Suzanne Aigrain is a Professor of Astrophysics at Oxford University and a Fellow of All Souls College. Prior to this she was a Lecturer at the University of Exeter, having been a PPARC Postdoctoral Fellow at the Institute of Astronomy in Cambridge.
Her research interests include the detection and characterisation of exoplanets via the transit and radial velocity (RV) methods, the impact of stellar activity on exoplanet studies, and the application of modern Bayesian data analysis methods to astronomical datasets.

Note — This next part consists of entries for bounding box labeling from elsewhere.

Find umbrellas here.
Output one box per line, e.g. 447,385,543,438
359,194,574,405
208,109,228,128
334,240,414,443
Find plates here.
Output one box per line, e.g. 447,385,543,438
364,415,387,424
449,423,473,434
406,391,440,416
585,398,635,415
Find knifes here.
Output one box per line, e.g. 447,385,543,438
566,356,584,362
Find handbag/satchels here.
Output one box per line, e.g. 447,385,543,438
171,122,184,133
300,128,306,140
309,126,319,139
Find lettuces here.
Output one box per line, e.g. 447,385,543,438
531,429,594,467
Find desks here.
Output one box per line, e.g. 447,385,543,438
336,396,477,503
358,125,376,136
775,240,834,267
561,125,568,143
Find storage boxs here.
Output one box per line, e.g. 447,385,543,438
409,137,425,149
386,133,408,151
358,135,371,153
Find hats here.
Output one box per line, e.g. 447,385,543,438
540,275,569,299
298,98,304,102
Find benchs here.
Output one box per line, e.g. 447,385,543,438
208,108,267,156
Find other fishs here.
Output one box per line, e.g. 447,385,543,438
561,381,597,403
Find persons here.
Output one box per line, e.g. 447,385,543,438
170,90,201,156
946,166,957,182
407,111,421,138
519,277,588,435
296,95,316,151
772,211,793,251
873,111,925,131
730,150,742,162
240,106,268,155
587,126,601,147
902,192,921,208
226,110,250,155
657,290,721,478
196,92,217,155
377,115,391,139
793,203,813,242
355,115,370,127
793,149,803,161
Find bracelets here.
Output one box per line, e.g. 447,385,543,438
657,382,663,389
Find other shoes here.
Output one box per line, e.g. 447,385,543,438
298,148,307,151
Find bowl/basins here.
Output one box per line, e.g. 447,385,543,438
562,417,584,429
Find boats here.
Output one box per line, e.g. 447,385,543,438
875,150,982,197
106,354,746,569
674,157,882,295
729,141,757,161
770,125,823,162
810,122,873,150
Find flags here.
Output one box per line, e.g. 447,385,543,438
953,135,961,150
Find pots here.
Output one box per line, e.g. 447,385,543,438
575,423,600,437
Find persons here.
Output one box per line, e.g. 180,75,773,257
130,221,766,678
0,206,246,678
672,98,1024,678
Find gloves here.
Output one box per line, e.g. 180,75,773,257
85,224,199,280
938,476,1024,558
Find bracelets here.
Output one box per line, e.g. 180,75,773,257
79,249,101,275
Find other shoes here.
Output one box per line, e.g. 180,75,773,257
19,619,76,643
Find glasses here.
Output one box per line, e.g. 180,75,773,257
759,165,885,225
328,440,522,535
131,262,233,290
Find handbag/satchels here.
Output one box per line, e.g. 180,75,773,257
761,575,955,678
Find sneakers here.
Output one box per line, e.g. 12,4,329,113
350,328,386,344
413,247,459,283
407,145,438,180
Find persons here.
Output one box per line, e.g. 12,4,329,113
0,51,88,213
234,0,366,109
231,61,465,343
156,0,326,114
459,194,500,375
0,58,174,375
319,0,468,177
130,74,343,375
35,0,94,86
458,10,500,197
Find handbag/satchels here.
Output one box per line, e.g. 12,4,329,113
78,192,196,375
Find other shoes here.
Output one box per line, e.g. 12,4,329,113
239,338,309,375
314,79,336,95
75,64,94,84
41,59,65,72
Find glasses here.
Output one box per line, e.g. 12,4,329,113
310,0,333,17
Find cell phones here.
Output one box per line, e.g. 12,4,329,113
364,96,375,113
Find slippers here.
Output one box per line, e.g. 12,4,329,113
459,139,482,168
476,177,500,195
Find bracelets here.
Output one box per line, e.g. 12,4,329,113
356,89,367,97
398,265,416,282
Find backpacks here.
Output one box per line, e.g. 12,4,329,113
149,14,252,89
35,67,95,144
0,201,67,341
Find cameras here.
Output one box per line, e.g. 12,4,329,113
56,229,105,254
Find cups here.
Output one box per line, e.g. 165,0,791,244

She has worked extensively on past, present and future space-based transit search missions CoRoT, Kepler, K2, TESS and PLATO (launch 2026) and is a core member of the Terra Hunting Experiment (THE), an ambitious 10-year search for nearby Exo-Earths using the HARPS3 RV spectrograph, which will begin operations at the Isaac Newton Telescope (INT) in the Canary Islands in 2025. She pioneered, and continues to develop, the application of Gaussian Process regression to exoplanet datasets.
She is PI of the project "GPRV: overcoming stellar activity in radial velocity planet searches", funded by the European Research Council, and receives funding from UKRI/STFC to work on TESS and PLATO.
She also has a strong interest in science communication, citizen science, and promoting good practice in data analysis.